TASK TO COMPLETE:
Reproduce the listing below, replacing every occurrence of "house" with "building" and changing nothing else. Leave the pictures out.

RECORD EXTRACTS:
■ ■ ■

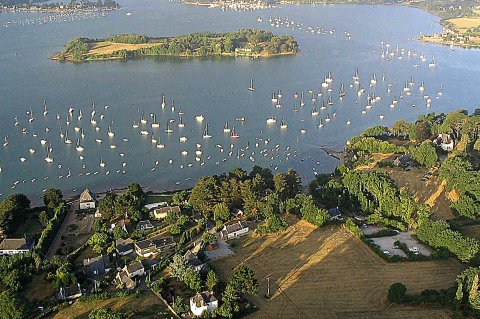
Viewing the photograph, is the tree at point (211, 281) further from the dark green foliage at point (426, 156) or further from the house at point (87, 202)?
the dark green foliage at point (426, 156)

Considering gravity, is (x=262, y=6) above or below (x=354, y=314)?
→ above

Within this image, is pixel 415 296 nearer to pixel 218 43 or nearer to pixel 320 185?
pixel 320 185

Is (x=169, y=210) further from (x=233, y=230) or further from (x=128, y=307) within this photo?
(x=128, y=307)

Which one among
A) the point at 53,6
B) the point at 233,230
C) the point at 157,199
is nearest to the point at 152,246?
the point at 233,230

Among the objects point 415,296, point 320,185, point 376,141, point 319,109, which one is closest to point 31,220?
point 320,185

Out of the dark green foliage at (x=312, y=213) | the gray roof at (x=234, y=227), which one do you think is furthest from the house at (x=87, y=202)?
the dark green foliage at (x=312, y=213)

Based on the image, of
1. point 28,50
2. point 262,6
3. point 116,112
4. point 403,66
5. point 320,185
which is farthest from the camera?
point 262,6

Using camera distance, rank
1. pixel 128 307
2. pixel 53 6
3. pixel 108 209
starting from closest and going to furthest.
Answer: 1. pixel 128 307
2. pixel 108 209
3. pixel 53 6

■ ■ ■

FINAL ANSWER:
Viewing the photograph, is the tree at point (211, 281) further from the dark green foliage at point (426, 156) or further from the building at point (87, 202)?
the dark green foliage at point (426, 156)

Considering gravity, is (x=262, y=6) above or below (x=354, y=314)?
→ above

Within this image, is pixel 415 296 nearer to pixel 218 43 or nearer to pixel 320 185?
pixel 320 185

Is (x=169, y=210) further from (x=233, y=230) or further from (x=128, y=307) within this photo?
(x=128, y=307)

Which one among
A) the point at 53,6
B) the point at 233,230
C) the point at 157,199
is nearest to the point at 152,246?
the point at 233,230

Among the objects point 415,296, point 320,185, point 376,141, point 319,109, which one is closest to point 31,220?
point 320,185

Out of the dark green foliage at (x=312, y=213) | the gray roof at (x=234, y=227), which one do you think is furthest from the building at (x=87, y=202)?
the dark green foliage at (x=312, y=213)

Based on the image, of
1. point 28,50
2. point 262,6
3. point 116,112
4. point 403,66
5. point 320,185
which is farthest from the camera?
point 262,6

Using camera distance, rank
1. pixel 128 307
2. pixel 53 6
3. pixel 108 209
starting from closest and going to furthest.
Answer: 1. pixel 128 307
2. pixel 108 209
3. pixel 53 6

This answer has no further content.